| |
| |
| |
Ringsteken
Poesjkiniana
‘De 29ste Januari (nieuwe stijl: 10 Februari) 1837, stierf de dichter Aleksadr Sergejewitsj Poesjkin, en in het begin van Februari 1937 is zijn nagedachtenis op grootse wijze gevierd geworden, overal waar Russen wonen, èn in de Sowet-Unie èn daarbuiten,’ schrijft G. Van Wijk in De Gids. ‘Emigré's en Sowet-burgers hebben daarbij allerlei ideën en uitspraken van Poesjkin met instemming vermeld; hun keus was veelal een andere, maar al wat Rus is, is het er over eens, dat Poesjkin de Russische dichter bij uitnemendheid is, die het leven van zijn volk - en niet alleen dit - zo diep heeft doorvoeld en zo suggestief beschreven, dat niemand der jongeren hem overtroffen heeft, - een feit te merkwaardiger, daar hij aan het begin der klassieke letterkunde staat, en niet midden et in. Hierdoor wordt zijn levenswerk nog te bewonderenswaardiger.

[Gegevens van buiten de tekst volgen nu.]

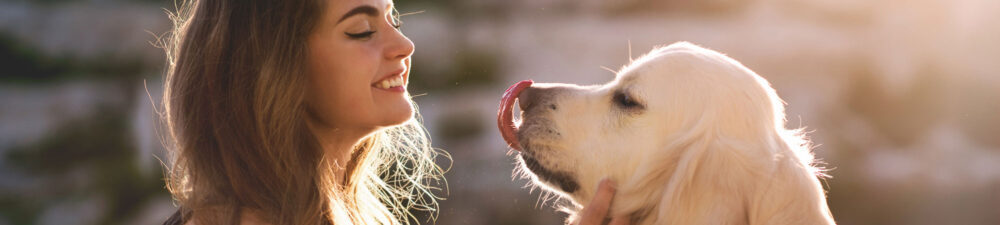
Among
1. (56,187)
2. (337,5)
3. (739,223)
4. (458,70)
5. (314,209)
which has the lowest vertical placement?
(56,187)

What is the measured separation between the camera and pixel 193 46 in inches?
82.6

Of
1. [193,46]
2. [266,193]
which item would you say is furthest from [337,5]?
[266,193]

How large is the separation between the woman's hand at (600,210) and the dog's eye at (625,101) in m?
0.25

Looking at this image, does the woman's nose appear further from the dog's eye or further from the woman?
the dog's eye

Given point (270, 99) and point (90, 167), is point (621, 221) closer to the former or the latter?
point (270, 99)

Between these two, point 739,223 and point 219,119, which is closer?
point 739,223

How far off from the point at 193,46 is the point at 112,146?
699cm

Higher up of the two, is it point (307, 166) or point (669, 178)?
point (669, 178)

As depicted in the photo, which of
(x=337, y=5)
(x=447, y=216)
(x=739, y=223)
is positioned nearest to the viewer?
(x=739, y=223)

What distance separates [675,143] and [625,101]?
24 centimetres

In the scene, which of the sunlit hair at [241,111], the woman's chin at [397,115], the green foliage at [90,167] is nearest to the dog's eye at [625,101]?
the woman's chin at [397,115]

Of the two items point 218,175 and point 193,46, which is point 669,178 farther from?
point 193,46

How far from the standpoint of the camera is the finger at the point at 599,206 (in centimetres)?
216

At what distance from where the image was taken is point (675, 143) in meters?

Herzen heeft in een beroemde passage, waar hij de grote qualiteiten van het Russische volk opnoemt, Poesjkin's “reusachtige verschijning” voorgesteld als het antwoord, dat de natie een eeuw na Peter den Groten gegeven heeft op zijn oproep om zich te beschaven. Peter was begonnen met in het vooral in intellectuëel opzicht barbaarse Rusland zijner dagen allereerst de praktische, technische zijden van de Europese cultuur tot ontwikkeling te brengen; weldra gaat de letterkunde volgen, - en dan verschijnt na een eeuw Poesjkin. Het ziet er uit als een wonder, en aldus wordt Poesjkin's optreden inderdaad dikwijls genoemd.’
***
‘Van vaders kant, aldts Dr. Boris Raptschinsky in De Nieuwe Gids, behoorde Poesjkin tot een oud adellijk geslacht, dat echter nooit tot de hooge aristocratie had behoord. Van moeders kant was hij een afstammeling van een Neger, dien Peter de Groote ten geschenke had gekregen; Peter maakte den zwarten slaaf tot Russisch edelman (de groote hervormer van Rusland kende geen rasvooroordeelen) en stelde veel vertrouwen in hem. De Negers van Haarlem noemen Poesjkin daarom een der hunnen. Poejskin kreeg zijn schoolopleiding aan het Lyceum te Tsarkoje Selo. Daarna leidde hij het gewone leven van de adellijke jongelui van zijn tijd, waarbij kaarten, vrouwen en wijn de eerste plaats innamen. Reeds vroeg begon hij gedichten te schrijven, die de aandacht van zijn tijdgenooten trokken. Een dier gedichten wekte bij den tsaar ontevredenheid, en Poesjkin werd naar het Zuiden verbannen. Later kreeg hij bevel, op zijn landgoed te wonen, en werd hij onder politietoezicht gesteld. Dat heeft een voordeel opgeleverd: door zijn gedwongen verblijf op het landgoed kon hij geen deel nemen aan den opstand der z.g. Dekabristen (1825), waardoor hem het vreeselijke lot van die opstandelingen bespaard is gebleven.
| |
| |
Na de troonsbestijging van Nicolaas I (tegen wien de opstand gericht was) kon Poesjkin naar Petersburg terugkeeren. Hij kreeg verlof gedichten te schrijven, maar hij werd aan de censuur van den chef der gendarmerie onderworpen, die een ongehoord strenge censor bleek te zijn, tot groot nadeel van de literatuur. Om het toezicht nog meet te versterken benoemde de tsaar hem tot kamer-jonker, hetgeen den dichter, die geen jongen meer was, belachelijk maakte. Poesjkin leerde in 1828 de knappe, maar onbenullige, Natalia Gontsjarowa kennen en huwde haar, ondanks het groote verschil in leeftijd en het feit, dat het meisje niets om hem gaf; zijn mulattenuiterlijk boezemde haar wellicht zelfs tegenzin in, hoewel dit slechts een veronderstelling is.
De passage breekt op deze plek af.